Surgery is never easily considered, but in some cases, and despite the best attempts at bracing, the curves of the spine abnormality progress to such an extent that only surgical intervention can stop the progression. Spinal surgery is extensive, and this type of surgery halts the growth of the spine in the areas of the fusion. For these specific cases, surgery will only be considered, if needed, towards the end of the growth phase.

What is hyper-kyphosis?

Also known as roundback or hunchback, Kyphosis is a condition in which the spine in the upper back has an excessive curvature. Should you have Kypnosis there may be a visible hump on your upper back, and from the side, your upper back may be noticeably rounded or protruding. People with kyphosis will appear to be slouching and have noticeable rounding of the shoulders. Kyphosis can lead to excess pressure on the spine, which may cause pain. It may also lead to breathing difficulties due to pressure put on the lungs.

What causes hyper-kyphosis?

Hyper-Kyphosis can affect people of all ages, and it rarely occurs in newborns since poor posture is usually the cause. Hyper-Kyphosis caused by poor posture is called postural kyphosis.

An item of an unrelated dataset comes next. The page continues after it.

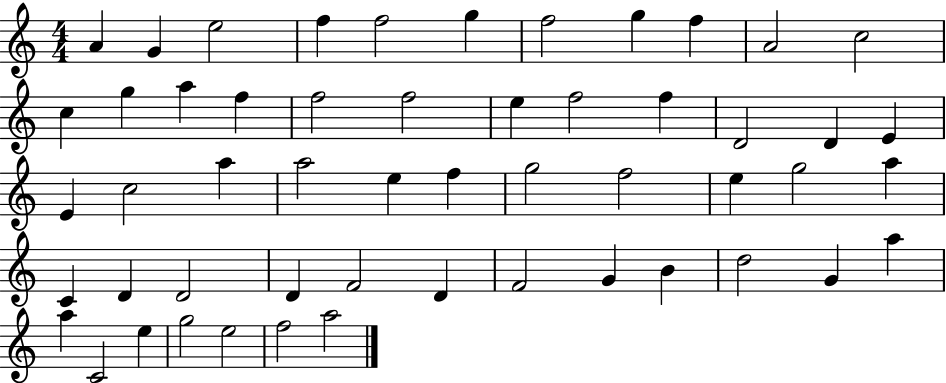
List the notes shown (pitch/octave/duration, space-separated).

A4/q G4/q E5/h F5/q F5/h G5/q F5/h G5/q F5/q A4/h C5/h C5/q G5/q A5/q F5/q F5/h F5/h E5/q F5/h F5/q D4/h D4/q E4/q E4/q C5/h A5/q A5/h E5/q F5/q G5/h F5/h E5/q G5/h A5/q C4/q D4/q D4/h D4/q F4/h D4/q F4/h G4/q B4/q D5/h G4/q A5/q A5/q C4/h E5/q G5/h E5/h F5/h A5/h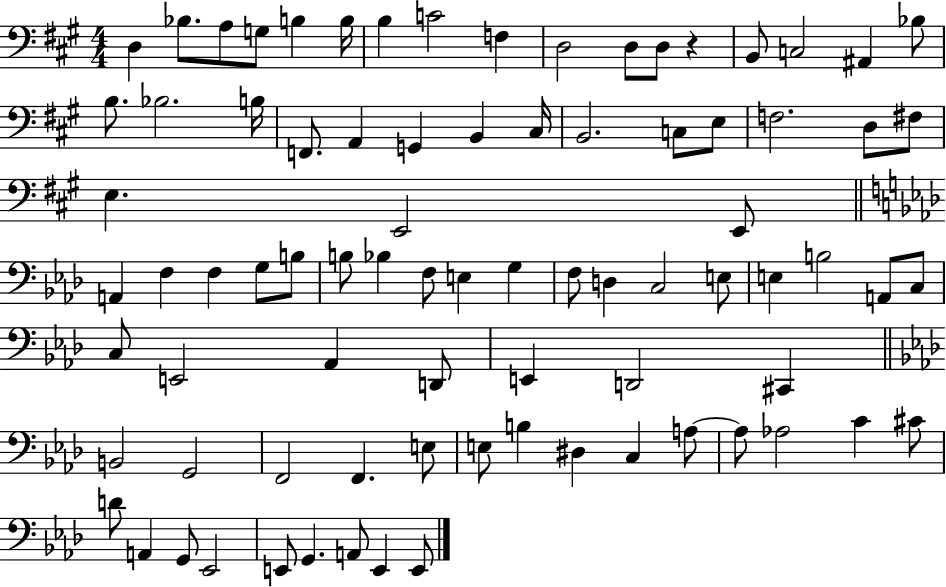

Poor posture in childhood, like slouching, leaning back in chairs, and carrying a heavy schoolbag, may cause the ligaments and muscles that support the vertebrae to stretch. That can pull the thoracic vertebrae out of their normal position, which can then result in kyphosis. Other potential causes of hyper-kyphosis can include:

  • aging, especially if you have poor posture
  • muscle weakness in the upper part of the back
  • Scheuermann’s disease, which occurs in children and has no known cause
  • Scoliosis
  • arthritis or other bone deterioration diseases 
  • osteoporosis, or when there is a loss of bone strength due to age
  • an injured spine 
  • slipped discs
What are the treatment options for hyper-kyphosis?

The treatment for kyphosis will depend on the severity and underlying cause. Treatment could include regular x-rays to monitor progression on the curve, physical therapy, and a back brace. For congenital kyphosis, which is a severe case of Scheuermann’s kyphosis, spinal fusion surgery may be recommended to relieve pain and correct the curvature. Getting treatment to help correct the curvature of your spine could help reduce the risk of complications later on in life, including arthritis and back pain.